La Révolution française et les guerres révolutionnaires (partie IV) : la montée en puissance de Robespierre (1794)

La Révolution française et les guerres révolutionnaires (partie IV) : la montée en puissance de Robespierre (1794)

La terrible année 1793 terminée, 1794 s’annonçait meilleure. Le soulèvement fédéraliste était vaincu : la guerre de Vendée ne faisait plus que de rares remous, Lyon, Marseille et Toulon étaient rentrées, par la force, dans les rangs. La Terreur ne prenait pas fin pour autant en 1794 et prenait même un nouvel essor. Robespierre devenait assurément de plus en plus puissant et la situation nationale était sensiblement plus enviable en cette nouvelle année. Le pays, en effervescence, alignait 600 000 hommes répartis dans onze armées au début de l’année. La Corse avait entretemps été livrée aux Anglais par Pascal Paoli. Toujours face à la Première Coalition, l’action principale se déroulait, une fois de plus, sur la frontière nord-est. La priorité était toujours la conquête de la Belgique. Pichegru, à la tête de l’armée du Nord, devait s’emparer en premier lieu d’Ypres. Restreint par les directives d’hommes non informés de la réalité du terrain, il n’y avait pas de place pour les réactions réfléchies au front. Les représentants du comité de Salut Public, présents sur le terrain, aggravaient la situation.
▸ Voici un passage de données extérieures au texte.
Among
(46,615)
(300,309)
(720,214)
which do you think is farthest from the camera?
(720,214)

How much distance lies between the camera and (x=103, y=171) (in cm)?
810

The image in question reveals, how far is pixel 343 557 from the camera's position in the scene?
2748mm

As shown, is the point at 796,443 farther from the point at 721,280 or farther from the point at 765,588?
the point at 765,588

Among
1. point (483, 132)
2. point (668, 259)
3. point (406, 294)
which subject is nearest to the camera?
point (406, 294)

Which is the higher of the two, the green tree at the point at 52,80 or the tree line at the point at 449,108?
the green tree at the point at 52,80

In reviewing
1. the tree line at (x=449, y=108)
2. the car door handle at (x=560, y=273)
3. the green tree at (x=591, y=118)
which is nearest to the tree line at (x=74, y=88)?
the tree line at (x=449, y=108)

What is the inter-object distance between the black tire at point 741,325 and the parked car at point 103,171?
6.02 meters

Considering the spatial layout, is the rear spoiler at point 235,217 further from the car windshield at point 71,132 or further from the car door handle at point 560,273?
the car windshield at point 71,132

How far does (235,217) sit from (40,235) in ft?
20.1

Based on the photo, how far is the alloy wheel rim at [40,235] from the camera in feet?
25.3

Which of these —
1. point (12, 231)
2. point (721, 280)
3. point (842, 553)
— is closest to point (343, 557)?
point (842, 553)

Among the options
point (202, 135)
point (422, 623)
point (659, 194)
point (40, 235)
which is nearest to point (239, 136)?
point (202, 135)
A l’arrière, la dictature jacobine incorpora les idées, qu’on pourrait qualifier de communistes aujourd’hui, d’Hébert. Paris criait famine, août 1793 faisant écho à août 1792. Alors la réquisition des denrées fut ordonnée, le mercantilisme aristocratique abandonné, la propriété privée affaiblie, la Bourse fermée, les sociétés anonymes supprimées, les banques fermées. Collot d’Herbois, hébertiste convaincu, siégeant désormais au Comité de Salut public, l’action – communiste avant l’heure – fut rapide. La loi de l’accaparement des denrées de première nécessité poussait à la dénonciation et punissait de mort tout écart. Le 29 septembre 1793, la taxation générale des denrées prit la forme du « maximum », instaurant un prix plafond équivalent à la moitié du prix réel, peu importe l’inflation délirante. L’Etat venait, en quelque sorte, d’exproprier les Français. Après avoir saisi le commerce intérieur, l’Etat s’empara de celui de l’extérieur le 30 mai 1794 : la flotte commerciale appartenait désormais à l’Etat, les biens étaient contrôlés, les exportations saisies. Le contrôle s’étendit aux hommes avec les levées de masses ponctuelles.
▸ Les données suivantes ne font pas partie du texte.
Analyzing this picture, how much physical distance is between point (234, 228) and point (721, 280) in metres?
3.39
Le maximum, bradant artificiellement les prix, poussa la population à se jeter sur des denrées qui manquèrent rapidement. Les paysans cachaient les ressources, développant le marché noir. Personne ne vendait plus et la Convention se perdait dans l’administratif, créant des commissaires de tout et n’importe quoi.

Général Jean-Charles Pichegru (1761-1804)
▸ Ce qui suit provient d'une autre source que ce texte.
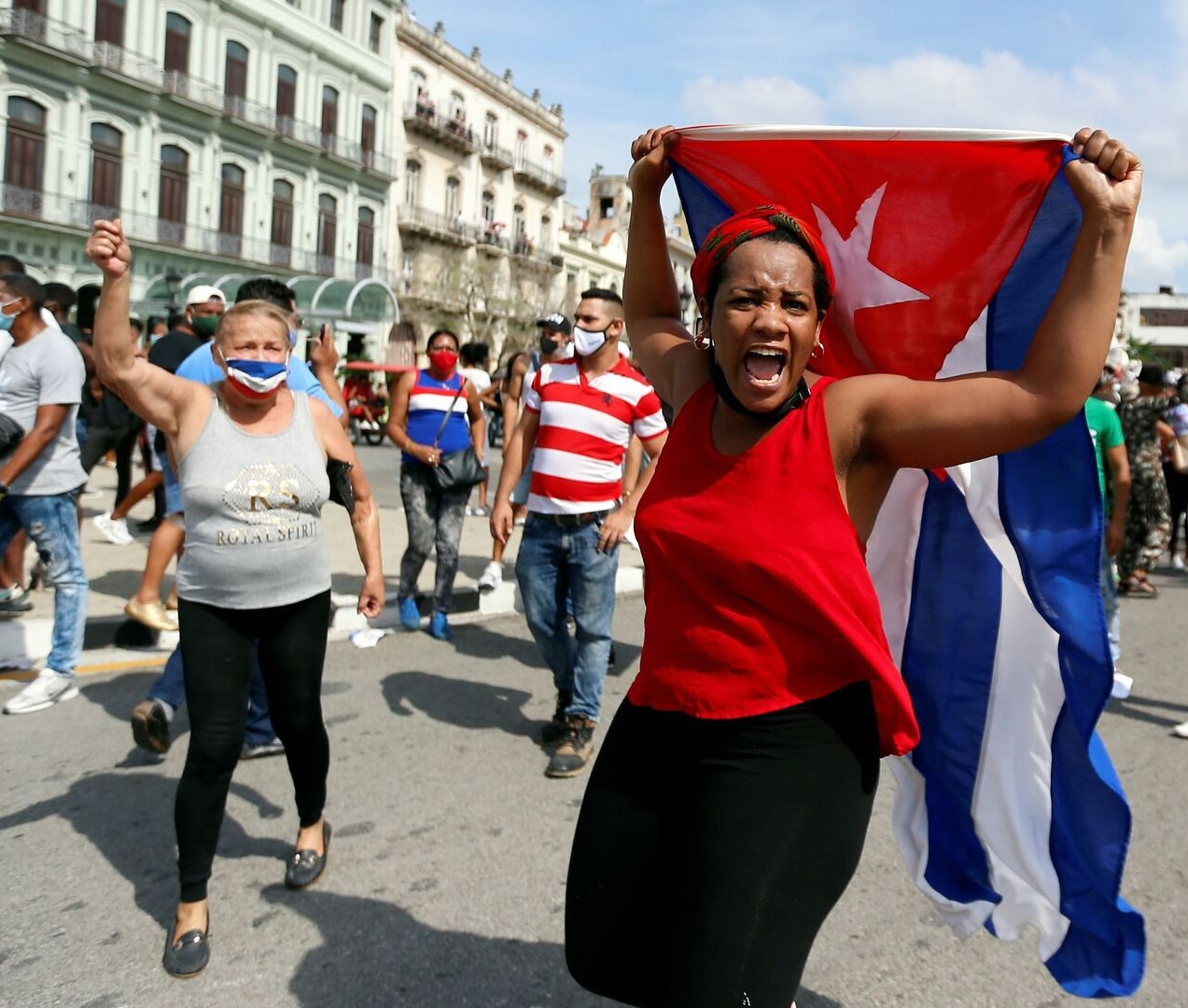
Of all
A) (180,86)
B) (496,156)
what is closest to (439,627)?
(180,86)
Au front, Pichegru et ses 165 000 hommes, faisaient face à 150 000 Coalisés. Sur l’ensemble du front nord-est, 300 000 Français affrontaient 310 000 Coalisés. Les Français voulaient faire pression sur les ailes coalisées, surtout vers la Belgique ; alors que les Coalisés voulaient eux faire effort sur le centre, c’est-à-dire sur le Rhin. Les deux plans étaient, somme toute, parfaitement contraires. Le 29 mars 1794, les Français attaquèrent sans réellement progresser. Pour autant, l’initiative prise par Pichegru eut un fort retentissement : les Coalisés changèrent leurs plans, Paris n’était plus la cible, la Flandre devenait le théâtre d’opération prioritaire, il fallait protéger la Belgique et détruire l’armée française du Nord. Le feld-maréchal Cobourg prenait le rôle principal.

Les Coalisés recherchaient une bataille d’anéantissement. Les forces convergèrent vers Tourcoing. Malgré un ennemi en supériorité numérique, les Français, notamment la division de Moreau, repoussèrent les Coalisés. Parmi eux, les Anglais du duc d’York qui, non loin de Waterloo, subissaient un revers. Ypres était assiégée par Moreau. Le manque de coordination fut fatal au plan des Coalisés. Le général Jourdan, avec son armée de Moselle, devait aider l’armée du Nord de Pichegru. Pour ce faire, il avait 45 000 hommes. Pendant tout le mois de mai, les Français ne parvinrent pas à franchir la Sambre et à s’emparer de Charleroi. Jourdan arriva, franchit la Sambre et s’empara de Charleroi début juin. Le 14, Cobourg contre-attaqua vers Charleroi. Jourdan et Kléber cédèrent : l’aile droite plia. Jourdan repassa la Sambre dans l’autre sens.

Général Jean-Baptiste Jourdan (1762-1833)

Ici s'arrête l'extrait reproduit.